If you have been hanging around The Refurbished Home for the last few weeks, you know that we are sharing the details of our bathroom makeover. Now it’s time to share the 5th project in the series.
We started with the basics, touching up the trim, repainting etc.
Built some new towel storage,
Created these natural wood floating shelves,
And hung a gallery wall.
But now we get to move on to the first of my two favorite projects in this makeover.
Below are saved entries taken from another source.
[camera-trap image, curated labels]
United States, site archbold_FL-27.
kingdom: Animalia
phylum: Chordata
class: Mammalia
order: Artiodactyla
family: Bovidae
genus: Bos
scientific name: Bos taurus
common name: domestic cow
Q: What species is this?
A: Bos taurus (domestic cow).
A reclaimed window turned medicine cabinet. Those of you who follow along, know that additional storage is kinda my mantra. I adore my 1940’s home, but storage wasn’t really a big priority back then, so I am always trying to find new ways to maximize the storage options.
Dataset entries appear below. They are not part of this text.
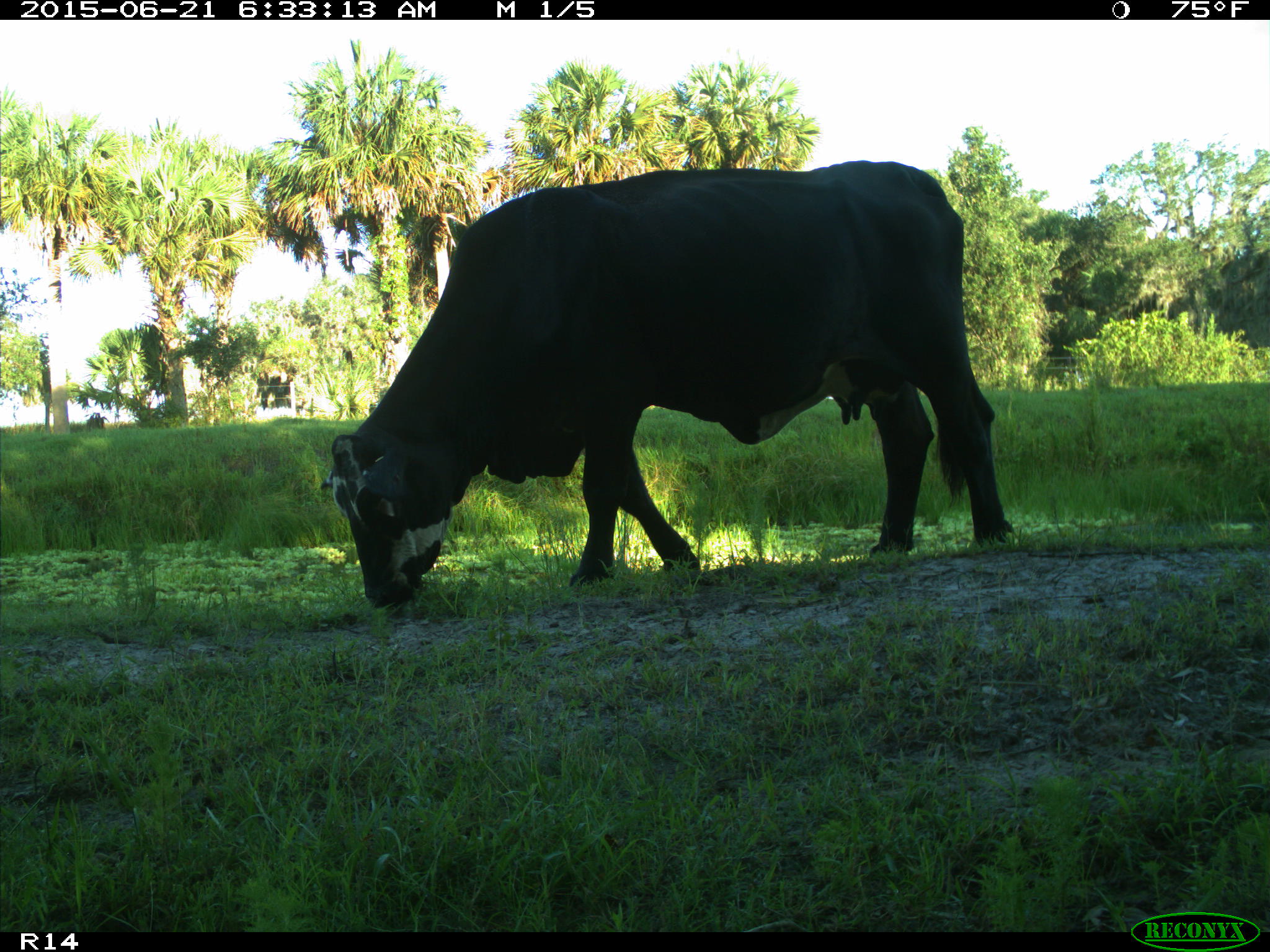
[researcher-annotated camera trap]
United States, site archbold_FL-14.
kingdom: Animalia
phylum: Chordata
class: Mammalia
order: Artiodactyla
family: Bovidae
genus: Bos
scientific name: Bos taurus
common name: domestic cow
This time we started with an old window. We removed the nasty glazing on the back side, and removed the glass.
I like the old, distressed, chippy paint look as much as the next guy but in this case we decided it need to come off. Since this is a frequently used cabinet rather than a simple display piece, the paint would just be continuing to chip all over the place. We would end up with a constant mess and eventually that old paint would all be gone anyway, so we sanded it down pretty thoroughly.
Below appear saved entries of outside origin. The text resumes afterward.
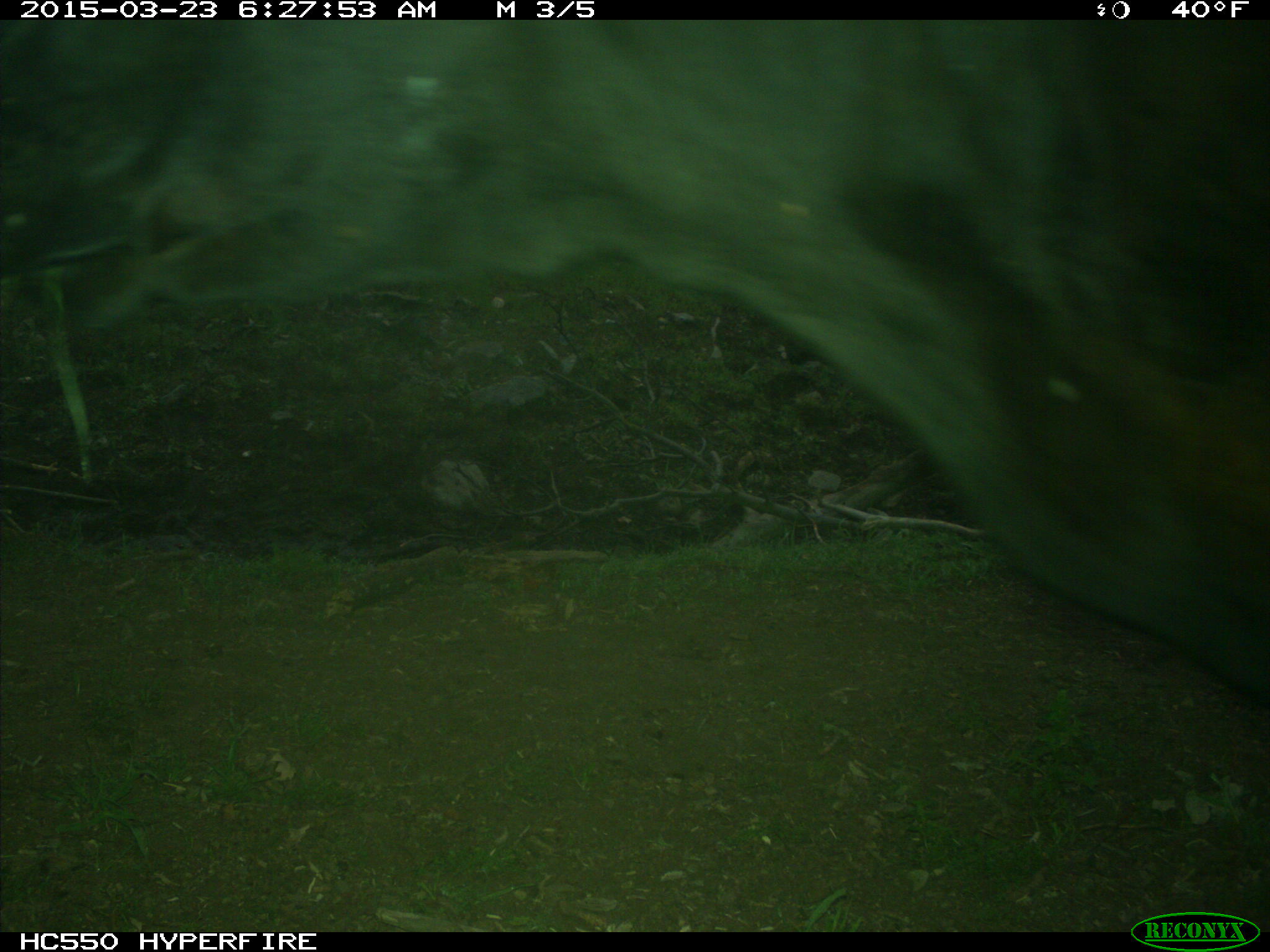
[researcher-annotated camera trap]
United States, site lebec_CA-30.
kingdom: Animalia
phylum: Chordata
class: Mammalia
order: Artiodactyla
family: Bovidae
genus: Bos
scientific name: Bos taurus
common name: domestic cow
I knew I wanted to put in photos, but I didn’t really want just 3 super long and narrow photos, so we added some small strips to break up the openings.
Then I coated the whole thing in paint.
We replaced the glass with plexi-glass. It’s cheaper, easier to cut, and more durable for a cabinet that opens and shuts several times a day.
Then we finished off the front with thin plywood to serve as the backer for the photos.
While I finished up with the door, Patrick started building the cabinet itself. He started by making a frame that matched the dimensions of the window itself.
Then he used 1x4 to build a box that sits on the inside edge of that frame,
and glued and nailed the whole thing together.
We brought a bunch of items that we intended to store in this cabinet, out to the shop so we could decide on the placement of the shelves. Then we cut them to size and nailed them from the outside of the box. Then the whole thing got a couple coats of paint.
The door was attached with a piano hinge.
We cut it down to size, then attached it to the door.
Then attached it to the cabinet.
Just a bit of distressing,
and the whole thing was ready to go.
Now we get into the slightly more complicated part. The wall where were placing this cabinet is 100% NOT LOAD BEARING! Every house is different and I cannot even begin to tell you whether or not your wall will need additional structural support if you intend to cut into a wall. Or whether or not there may be wires or pipes etc running through your wall. All I can do is show you how we installed ours, but please consult a builder before cutting into your wall! Okay, with that disclaimer out of the way…
We measured and leveled, then measured and leveled some more…
and drew a nice outline of where we needed to cut.
Then cut out a big chunk of the wall.
and slid the cabinet into place. It was attached by shooting some massive nails into the studs on the top and bottom of the cabinet.
And finally I got to the fun part! I chose a bunch of photos with a sort-of timeless classic feel to go with the vintage window factor. I had them all printed out by Staples as black on white photos on just standard paper. That many 8x10’s could have gotten pricey but this way they only cost a few bucks total, and despite the cheap paper, they look great!
I used a scrap of the plexi-glass to make a template and then traced where to cut out each photo. It worked perfectly because I could see through it to make sure I was keeping the best portion of each image.
With all the images in place,
it was time to tack the back panels into place. These glazier points are super easy to use.
Just use a chisel or flathead screw driver in the corner of it, then hit the handle with a hammer to tap it into place. Sorry I couldn’t get an “in-process” photo. Sometimes I really need a third arm.
Looking back as I write this, there are a lot of steps and a lot of photos, but honestly, this is a pretty quick and easy project. Not including the paint dry time, it only took us about an hour from start to finish, and the additional storage we gained is amazing.
This entire cabinet is dedicated to Patrick’s stuff, such as his Rhett and Link beard oil, because obviously….
and most people that see it don’t even realize there’s a cabinet behind it.